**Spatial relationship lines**

....

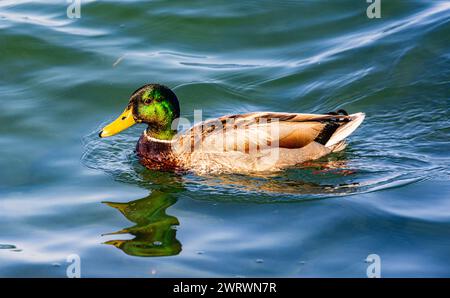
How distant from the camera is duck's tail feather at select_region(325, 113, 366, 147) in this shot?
9.78m

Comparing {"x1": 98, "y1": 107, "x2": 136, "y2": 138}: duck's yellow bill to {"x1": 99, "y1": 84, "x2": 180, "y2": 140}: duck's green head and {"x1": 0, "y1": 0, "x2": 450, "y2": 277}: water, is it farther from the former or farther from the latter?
{"x1": 0, "y1": 0, "x2": 450, "y2": 277}: water

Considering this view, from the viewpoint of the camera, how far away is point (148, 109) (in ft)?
31.7

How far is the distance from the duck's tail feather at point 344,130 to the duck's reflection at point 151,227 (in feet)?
6.72

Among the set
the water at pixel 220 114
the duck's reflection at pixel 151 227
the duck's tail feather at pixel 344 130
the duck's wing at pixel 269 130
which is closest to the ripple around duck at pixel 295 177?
the water at pixel 220 114

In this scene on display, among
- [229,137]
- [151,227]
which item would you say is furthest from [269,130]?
[151,227]

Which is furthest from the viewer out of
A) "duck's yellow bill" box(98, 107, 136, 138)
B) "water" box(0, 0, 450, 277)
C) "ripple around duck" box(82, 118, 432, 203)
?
"duck's yellow bill" box(98, 107, 136, 138)

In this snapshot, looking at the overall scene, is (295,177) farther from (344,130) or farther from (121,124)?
(121,124)

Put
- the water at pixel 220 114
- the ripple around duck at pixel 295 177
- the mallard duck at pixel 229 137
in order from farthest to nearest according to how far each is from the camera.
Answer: the mallard duck at pixel 229 137 < the ripple around duck at pixel 295 177 < the water at pixel 220 114

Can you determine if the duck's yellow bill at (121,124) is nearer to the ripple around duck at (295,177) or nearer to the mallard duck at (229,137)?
the mallard duck at (229,137)

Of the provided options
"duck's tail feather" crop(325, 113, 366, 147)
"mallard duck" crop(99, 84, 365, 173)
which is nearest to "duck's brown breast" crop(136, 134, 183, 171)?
Answer: "mallard duck" crop(99, 84, 365, 173)

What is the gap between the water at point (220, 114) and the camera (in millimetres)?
7598

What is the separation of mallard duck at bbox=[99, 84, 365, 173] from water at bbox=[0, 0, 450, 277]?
0.16m

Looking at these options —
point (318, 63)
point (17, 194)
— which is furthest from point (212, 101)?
point (17, 194)
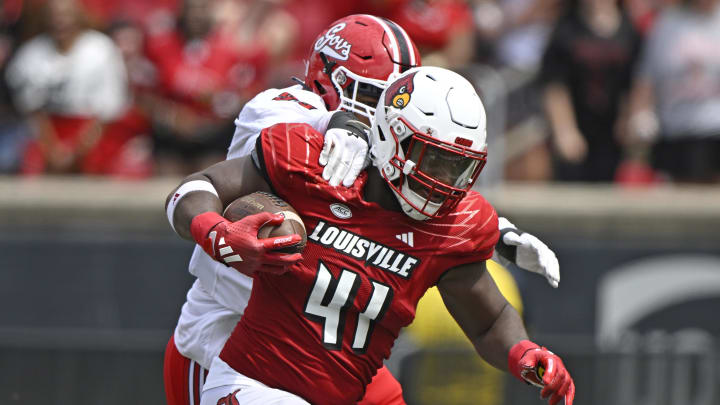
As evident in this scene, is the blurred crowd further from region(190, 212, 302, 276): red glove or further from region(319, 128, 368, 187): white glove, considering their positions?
region(190, 212, 302, 276): red glove

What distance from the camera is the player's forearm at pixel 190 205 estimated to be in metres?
3.97

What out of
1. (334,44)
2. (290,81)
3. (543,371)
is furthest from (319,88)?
(290,81)

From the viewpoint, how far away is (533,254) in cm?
452

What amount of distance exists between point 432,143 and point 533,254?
781mm

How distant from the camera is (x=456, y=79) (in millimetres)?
4121

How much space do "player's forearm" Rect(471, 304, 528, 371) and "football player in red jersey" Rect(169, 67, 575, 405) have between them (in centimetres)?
12

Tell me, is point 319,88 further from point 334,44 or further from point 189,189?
point 189,189

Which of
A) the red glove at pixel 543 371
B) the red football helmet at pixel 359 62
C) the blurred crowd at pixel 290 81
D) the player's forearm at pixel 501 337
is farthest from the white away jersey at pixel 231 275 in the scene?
the blurred crowd at pixel 290 81

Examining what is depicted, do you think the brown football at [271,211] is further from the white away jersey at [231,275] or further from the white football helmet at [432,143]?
the white away jersey at [231,275]

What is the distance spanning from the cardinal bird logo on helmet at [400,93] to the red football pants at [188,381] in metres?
1.10

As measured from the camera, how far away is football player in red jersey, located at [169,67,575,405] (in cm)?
403

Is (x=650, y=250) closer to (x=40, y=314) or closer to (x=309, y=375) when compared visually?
(x=40, y=314)

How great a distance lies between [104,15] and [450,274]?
6468 mm

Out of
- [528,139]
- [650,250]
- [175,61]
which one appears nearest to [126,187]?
[175,61]
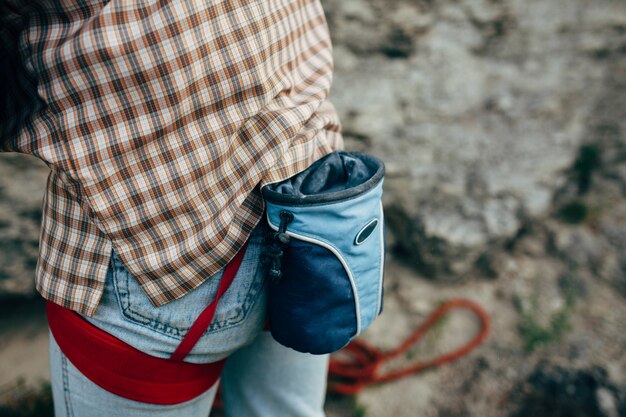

....

**Work to be completed**
Quote the lines starting at the one containing "Examining what is" and running through the end of the lines, without any pictures.

**Solution to the problem**
Examining what is depicted, do you think the brown football at [271,211] is further from the white away jersey at [231,275] or further from the white football helmet at [432,143]?
the white away jersey at [231,275]

What is the distance spanning from the cardinal bird logo on helmet at [400,93] to the red football pants at [188,381] in metres?
1.10

As measured from the camera, how far away is football player in red jersey, located at [169,67,575,405] (in cm)?
403

Is (x=650, y=250) closer to (x=40, y=314) or closer to (x=309, y=375) when compared visually?
(x=40, y=314)

How great a distance lies between [104,15] and [450,274]?
6468 mm

Out of
- [528,139]
- [650,250]
- [175,61]
which one appears nearest to [126,187]?
[175,61]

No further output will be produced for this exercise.